My family came first, in every way. I spent countless magical hours with those children wanting to know more and more. They were so different from each other and yet sisters in every way. How could that be??? Where had they come from and what did they know? We explored that all along the way, learning about their past connections to this world and each other opened doors to exploring other past connections for me.

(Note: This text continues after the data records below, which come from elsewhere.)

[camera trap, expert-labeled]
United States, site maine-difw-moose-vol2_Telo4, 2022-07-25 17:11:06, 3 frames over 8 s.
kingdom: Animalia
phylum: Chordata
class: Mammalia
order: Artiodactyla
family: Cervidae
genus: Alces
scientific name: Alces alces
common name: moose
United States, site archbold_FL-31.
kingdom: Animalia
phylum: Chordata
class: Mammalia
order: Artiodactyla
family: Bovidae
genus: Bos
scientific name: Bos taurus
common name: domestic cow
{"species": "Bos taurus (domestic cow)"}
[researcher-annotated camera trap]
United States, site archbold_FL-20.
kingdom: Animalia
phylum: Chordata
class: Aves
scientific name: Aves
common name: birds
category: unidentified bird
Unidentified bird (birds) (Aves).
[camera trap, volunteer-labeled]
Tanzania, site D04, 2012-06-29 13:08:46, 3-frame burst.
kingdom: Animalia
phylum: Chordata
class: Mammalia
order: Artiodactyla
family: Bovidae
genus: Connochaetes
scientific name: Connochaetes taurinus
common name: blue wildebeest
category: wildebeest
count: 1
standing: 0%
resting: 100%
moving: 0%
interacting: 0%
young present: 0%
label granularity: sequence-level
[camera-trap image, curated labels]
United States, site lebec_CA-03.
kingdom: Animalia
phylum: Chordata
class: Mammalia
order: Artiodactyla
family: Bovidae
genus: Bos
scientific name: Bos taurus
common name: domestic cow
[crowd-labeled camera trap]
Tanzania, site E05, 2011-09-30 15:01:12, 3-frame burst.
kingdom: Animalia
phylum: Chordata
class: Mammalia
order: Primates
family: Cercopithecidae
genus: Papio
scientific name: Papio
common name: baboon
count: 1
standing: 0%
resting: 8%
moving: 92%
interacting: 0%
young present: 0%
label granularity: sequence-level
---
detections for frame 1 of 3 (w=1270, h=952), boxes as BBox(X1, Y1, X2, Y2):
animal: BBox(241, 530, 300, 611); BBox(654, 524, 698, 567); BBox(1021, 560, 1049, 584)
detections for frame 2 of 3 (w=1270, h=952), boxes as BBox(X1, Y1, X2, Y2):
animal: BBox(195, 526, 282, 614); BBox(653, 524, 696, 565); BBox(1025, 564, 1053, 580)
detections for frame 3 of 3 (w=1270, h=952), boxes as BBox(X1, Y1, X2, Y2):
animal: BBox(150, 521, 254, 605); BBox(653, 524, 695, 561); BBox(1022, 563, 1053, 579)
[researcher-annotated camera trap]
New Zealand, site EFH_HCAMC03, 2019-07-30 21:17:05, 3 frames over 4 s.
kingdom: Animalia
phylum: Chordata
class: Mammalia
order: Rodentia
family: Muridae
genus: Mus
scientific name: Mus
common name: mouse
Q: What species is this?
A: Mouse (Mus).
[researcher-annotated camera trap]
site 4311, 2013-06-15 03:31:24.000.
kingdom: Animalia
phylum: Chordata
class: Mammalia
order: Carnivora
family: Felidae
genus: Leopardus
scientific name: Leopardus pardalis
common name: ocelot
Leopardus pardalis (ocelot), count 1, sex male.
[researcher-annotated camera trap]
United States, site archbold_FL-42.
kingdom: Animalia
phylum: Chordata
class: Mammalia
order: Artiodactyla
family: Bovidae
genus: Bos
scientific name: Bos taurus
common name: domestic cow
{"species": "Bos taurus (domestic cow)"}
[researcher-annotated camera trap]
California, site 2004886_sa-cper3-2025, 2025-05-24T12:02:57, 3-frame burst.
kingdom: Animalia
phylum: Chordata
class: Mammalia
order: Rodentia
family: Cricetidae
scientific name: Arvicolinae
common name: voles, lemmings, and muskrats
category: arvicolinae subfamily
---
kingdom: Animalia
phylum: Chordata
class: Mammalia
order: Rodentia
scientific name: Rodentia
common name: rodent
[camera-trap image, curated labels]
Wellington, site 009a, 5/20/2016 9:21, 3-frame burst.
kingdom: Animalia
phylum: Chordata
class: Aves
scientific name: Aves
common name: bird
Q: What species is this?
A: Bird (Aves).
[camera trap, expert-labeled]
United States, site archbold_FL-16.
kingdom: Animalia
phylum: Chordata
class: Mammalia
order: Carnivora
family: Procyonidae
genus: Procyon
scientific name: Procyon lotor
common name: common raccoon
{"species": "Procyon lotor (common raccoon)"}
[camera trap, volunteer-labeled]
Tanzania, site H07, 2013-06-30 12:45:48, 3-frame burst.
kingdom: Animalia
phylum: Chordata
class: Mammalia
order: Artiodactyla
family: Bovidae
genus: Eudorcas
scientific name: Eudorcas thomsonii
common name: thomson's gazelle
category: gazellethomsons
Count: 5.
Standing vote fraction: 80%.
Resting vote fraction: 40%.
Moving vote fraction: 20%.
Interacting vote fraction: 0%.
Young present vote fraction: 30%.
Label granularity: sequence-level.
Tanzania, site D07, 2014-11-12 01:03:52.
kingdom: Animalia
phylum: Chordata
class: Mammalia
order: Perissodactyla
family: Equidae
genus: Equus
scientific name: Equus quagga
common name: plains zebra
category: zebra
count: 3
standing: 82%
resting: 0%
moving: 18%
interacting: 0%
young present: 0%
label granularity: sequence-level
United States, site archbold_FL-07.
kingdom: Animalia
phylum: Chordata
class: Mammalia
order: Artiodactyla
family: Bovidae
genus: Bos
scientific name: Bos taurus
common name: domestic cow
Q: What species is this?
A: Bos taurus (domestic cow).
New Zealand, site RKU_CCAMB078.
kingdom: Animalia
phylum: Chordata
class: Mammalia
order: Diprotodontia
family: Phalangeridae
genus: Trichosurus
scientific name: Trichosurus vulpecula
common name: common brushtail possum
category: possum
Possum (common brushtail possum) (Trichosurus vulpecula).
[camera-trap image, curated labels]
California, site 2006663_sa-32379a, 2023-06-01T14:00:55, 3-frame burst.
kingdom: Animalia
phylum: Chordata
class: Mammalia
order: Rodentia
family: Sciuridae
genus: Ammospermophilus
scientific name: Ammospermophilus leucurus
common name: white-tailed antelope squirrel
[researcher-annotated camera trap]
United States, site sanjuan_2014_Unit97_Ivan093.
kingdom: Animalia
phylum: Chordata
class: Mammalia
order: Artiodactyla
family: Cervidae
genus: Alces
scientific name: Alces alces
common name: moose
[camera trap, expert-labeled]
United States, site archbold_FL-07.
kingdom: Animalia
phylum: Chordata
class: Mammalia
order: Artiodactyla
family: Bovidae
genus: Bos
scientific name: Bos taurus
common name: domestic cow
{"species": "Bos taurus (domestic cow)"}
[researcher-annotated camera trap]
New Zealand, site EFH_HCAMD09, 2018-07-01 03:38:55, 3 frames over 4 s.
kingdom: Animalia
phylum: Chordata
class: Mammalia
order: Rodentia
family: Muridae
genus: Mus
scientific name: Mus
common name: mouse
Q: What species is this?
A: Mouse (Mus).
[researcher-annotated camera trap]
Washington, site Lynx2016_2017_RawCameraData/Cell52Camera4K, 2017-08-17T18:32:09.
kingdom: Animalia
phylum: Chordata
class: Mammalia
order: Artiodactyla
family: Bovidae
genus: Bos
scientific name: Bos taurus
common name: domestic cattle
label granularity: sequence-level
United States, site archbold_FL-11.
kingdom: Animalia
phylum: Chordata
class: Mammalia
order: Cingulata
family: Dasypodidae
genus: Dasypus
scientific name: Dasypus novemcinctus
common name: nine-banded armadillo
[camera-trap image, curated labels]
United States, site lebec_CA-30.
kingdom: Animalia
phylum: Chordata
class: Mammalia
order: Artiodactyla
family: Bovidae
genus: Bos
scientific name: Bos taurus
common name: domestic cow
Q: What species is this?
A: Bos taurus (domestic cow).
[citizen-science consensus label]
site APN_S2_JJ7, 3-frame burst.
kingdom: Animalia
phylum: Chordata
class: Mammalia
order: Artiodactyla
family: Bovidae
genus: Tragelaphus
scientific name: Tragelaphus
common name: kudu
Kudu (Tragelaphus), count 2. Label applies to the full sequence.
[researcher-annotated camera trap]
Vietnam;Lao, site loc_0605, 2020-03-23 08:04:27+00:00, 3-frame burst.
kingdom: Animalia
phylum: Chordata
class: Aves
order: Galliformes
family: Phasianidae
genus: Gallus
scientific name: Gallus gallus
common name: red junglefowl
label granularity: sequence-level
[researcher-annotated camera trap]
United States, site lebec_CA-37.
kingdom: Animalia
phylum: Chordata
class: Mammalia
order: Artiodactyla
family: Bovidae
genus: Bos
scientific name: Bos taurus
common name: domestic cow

My spiritual world opened to me at this point. What I had been taught didn't make sense with what I was experiencing. Traditional religion had no place in my life, it's restraints and negativity were oppressive to me. The words spoken were useless and commonly hurtful in church, and I would see the colors streaming off the speaker as incongruent and disharmonic. I could not understand how others could not see the same thing. How could they not know they were being manipulated. Like cattle being prodded into a small space, they milled about banging into one another and bawling the whole time. It made no sense to me on any level, it offered no joy or happiness, everything was measured and it never seemed adequate. Limitations were put on everything and for a world in need of hope and faith and love, it did not fill the bill. Those who participated were like actors in a play, the biggest fakers around. Sitting in the front all dressed up and proud for an hour each week and then out the door and back to the lying, cheating and stealing of daily business. This was not for me or my girls, so we walked away and found our own spirituality, this would change everything, at least for us.